Question: Find the sum: \[\dfrac{3}{{{1^2} \cdot {2^2}}} + \dfrac{5}{{{2^2} \cdot {3^2}}} + \dfrac{7}{{{3^2} \...

Question

Find the sum: $\dfrac{3}{{{1^2} \cdot {2^2}}} + \dfrac{5}{{{2^2} \cdot {3^2}}} + \dfrac{7}{{{3^2} \cdot {4^2}}} + ....n{\rm{ terms}}$

Answer 1

Solution

Here we have to find the sum of the series. For that, we will first break the numerator of each term into the difference of the squares of the two numbers given exactly in the denominator. Then we will find the ${r^{th}}$ term of the series. We will simplify the ${r^{th}}$ term further and we will write all the terms in the same form as the ${r^{th}}$ term, then we will find the sum of all the terms and we will get the required sum of the series.

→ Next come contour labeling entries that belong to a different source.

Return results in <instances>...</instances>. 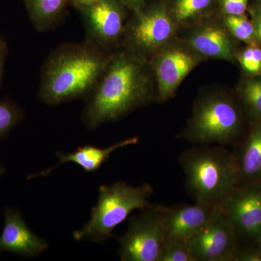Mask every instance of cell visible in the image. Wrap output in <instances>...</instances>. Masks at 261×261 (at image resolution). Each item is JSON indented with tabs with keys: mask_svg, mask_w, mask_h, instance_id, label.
Masks as SVG:
<instances>
[{
	"mask_svg": "<svg viewBox=\"0 0 261 261\" xmlns=\"http://www.w3.org/2000/svg\"><path fill=\"white\" fill-rule=\"evenodd\" d=\"M154 75L145 57L122 47L111 60L88 95L83 112L87 128L94 129L145 106L153 98Z\"/></svg>",
	"mask_w": 261,
	"mask_h": 261,
	"instance_id": "cell-1",
	"label": "cell"
},
{
	"mask_svg": "<svg viewBox=\"0 0 261 261\" xmlns=\"http://www.w3.org/2000/svg\"><path fill=\"white\" fill-rule=\"evenodd\" d=\"M113 51L86 39L56 48L41 70L39 99L57 106L88 96L100 79Z\"/></svg>",
	"mask_w": 261,
	"mask_h": 261,
	"instance_id": "cell-2",
	"label": "cell"
},
{
	"mask_svg": "<svg viewBox=\"0 0 261 261\" xmlns=\"http://www.w3.org/2000/svg\"><path fill=\"white\" fill-rule=\"evenodd\" d=\"M179 163L196 203L219 207L241 183L234 154L223 145H196L180 154Z\"/></svg>",
	"mask_w": 261,
	"mask_h": 261,
	"instance_id": "cell-3",
	"label": "cell"
},
{
	"mask_svg": "<svg viewBox=\"0 0 261 261\" xmlns=\"http://www.w3.org/2000/svg\"><path fill=\"white\" fill-rule=\"evenodd\" d=\"M153 187L149 184L133 187L126 182L117 181L99 187L97 204L90 219L73 233L75 241H104L113 235V230L122 224L135 210L143 211L151 205Z\"/></svg>",
	"mask_w": 261,
	"mask_h": 261,
	"instance_id": "cell-4",
	"label": "cell"
},
{
	"mask_svg": "<svg viewBox=\"0 0 261 261\" xmlns=\"http://www.w3.org/2000/svg\"><path fill=\"white\" fill-rule=\"evenodd\" d=\"M241 114L234 100L222 92H210L198 98L191 118L178 136L195 145H226L238 137Z\"/></svg>",
	"mask_w": 261,
	"mask_h": 261,
	"instance_id": "cell-5",
	"label": "cell"
},
{
	"mask_svg": "<svg viewBox=\"0 0 261 261\" xmlns=\"http://www.w3.org/2000/svg\"><path fill=\"white\" fill-rule=\"evenodd\" d=\"M132 12L122 40L123 47L149 59L171 42L177 24L162 3L146 4Z\"/></svg>",
	"mask_w": 261,
	"mask_h": 261,
	"instance_id": "cell-6",
	"label": "cell"
},
{
	"mask_svg": "<svg viewBox=\"0 0 261 261\" xmlns=\"http://www.w3.org/2000/svg\"><path fill=\"white\" fill-rule=\"evenodd\" d=\"M130 219L127 231L119 240L122 261H159L165 235L158 205H150Z\"/></svg>",
	"mask_w": 261,
	"mask_h": 261,
	"instance_id": "cell-7",
	"label": "cell"
},
{
	"mask_svg": "<svg viewBox=\"0 0 261 261\" xmlns=\"http://www.w3.org/2000/svg\"><path fill=\"white\" fill-rule=\"evenodd\" d=\"M203 58L187 42H170L158 51L150 63L157 87V100L163 102L172 98L182 82Z\"/></svg>",
	"mask_w": 261,
	"mask_h": 261,
	"instance_id": "cell-8",
	"label": "cell"
},
{
	"mask_svg": "<svg viewBox=\"0 0 261 261\" xmlns=\"http://www.w3.org/2000/svg\"><path fill=\"white\" fill-rule=\"evenodd\" d=\"M236 231L219 207H214L210 219L188 242L194 261L233 260L238 249Z\"/></svg>",
	"mask_w": 261,
	"mask_h": 261,
	"instance_id": "cell-9",
	"label": "cell"
},
{
	"mask_svg": "<svg viewBox=\"0 0 261 261\" xmlns=\"http://www.w3.org/2000/svg\"><path fill=\"white\" fill-rule=\"evenodd\" d=\"M128 8L121 0H98L81 12L87 39L99 47L111 50L123 40L127 24Z\"/></svg>",
	"mask_w": 261,
	"mask_h": 261,
	"instance_id": "cell-10",
	"label": "cell"
},
{
	"mask_svg": "<svg viewBox=\"0 0 261 261\" xmlns=\"http://www.w3.org/2000/svg\"><path fill=\"white\" fill-rule=\"evenodd\" d=\"M219 207L239 234L256 238L261 226V185L239 186Z\"/></svg>",
	"mask_w": 261,
	"mask_h": 261,
	"instance_id": "cell-11",
	"label": "cell"
},
{
	"mask_svg": "<svg viewBox=\"0 0 261 261\" xmlns=\"http://www.w3.org/2000/svg\"><path fill=\"white\" fill-rule=\"evenodd\" d=\"M214 207L196 203L158 205L165 241L187 243L210 219Z\"/></svg>",
	"mask_w": 261,
	"mask_h": 261,
	"instance_id": "cell-12",
	"label": "cell"
},
{
	"mask_svg": "<svg viewBox=\"0 0 261 261\" xmlns=\"http://www.w3.org/2000/svg\"><path fill=\"white\" fill-rule=\"evenodd\" d=\"M47 247V242L33 232L18 211H5L4 226L0 234V252L29 258L40 255Z\"/></svg>",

Complete step by step solution:
Let’s first consider the first term of the series which is $\dfrac{3}{{{1^2} \cdot {2^2}}}$ .
We can write the numerator of $\dfrac{3}{{{1^2} \cdot {2^2}}}$ as ${2^2} - {1^2}$ .
So the first term becomes $\dfrac{{{2^2} - {1^2}}}{{{1^2} \cdot {2^2}}}$ .
Similarly, we can write second term of the series as $\dfrac{{{3^2} - {2^2}}}{{{2^2} \cdot {3^2}}}$
We can write second term of the series as $\dfrac{{{4^2} - {3^2}}}{{{4^2} \cdot {3^2}}}$ and so on.
Thus, we can write the ${r^{th}}$ of a series as ${T_r} = \dfrac{{{r^2} - {{\left( {r - 1} \right)}^2}}}{{{r^2} \cdot {{\left( {r - 1} \right)}^2}}}$ .
We will now simplify the ${r^{th}}$ term of the series.
${T_r} = \dfrac{{{r^2}}}{{{{\left( {r - 1} \right)}^2} \cdot {r^2}}} - \dfrac{{{{\left( {r - 1} \right)}^2}}}{{{{\left( {r - 1} \right)}^2} \cdot {r^2}}}$
On further simplification, we get
${T_r} = \dfrac{1}{{{{\left( {r - 1} \right)}^2}}} - \dfrac{1}{{{r^2}}}$
Thus, the sum of the series ${S_n} = \sum\limits_{r = 2}^n {{T_r}}$ .
Putting value of ${T_r}$ in above equation, we get
${S_n} = \sum\limits_{r = 2}^n {\dfrac{1}{{{{\left( {r - 1} \right)}^2}}} - \dfrac{1}{{{r^2}}}}$
Thus on expansion, we get
${S_n} = \dfrac{1}{{{1^2}}} - \dfrac{1}{{{2^2}}} + \dfrac{1}{{{2^2}}} - \dfrac{1}{{{3^2}}} + \dfrac{1}{{{3^2}}} - \dfrac{1}{{{4^2}}} + .... + \dfrac{1}{{{{\left( {n - 1} \right)}^2}}} - \dfrac{1}{{{n^2}}}$
On subtraction of the similar terms, the sum becomes
${S_n} = 1 - \dfrac{1}{{{n^2}}}$
We can also write the sum as
${S_n} = \dfrac{{{n^2} - 1}}{{{n^2}}}$

Hence, the sum of the given expression is $\dfrac{{{n^2} - 1}}{{{n^2}}}$ .

Note:
Since we have calculated the sum of the series, following points should be remembered while solving this problems:-

A ‘sum of a series’ is defined as the result obtained after addition of each term of a series.
Example- $1 + 2 + 3 + 4$ is a series but 10 is the sum of the required series, which is the result of addition of each term of the series.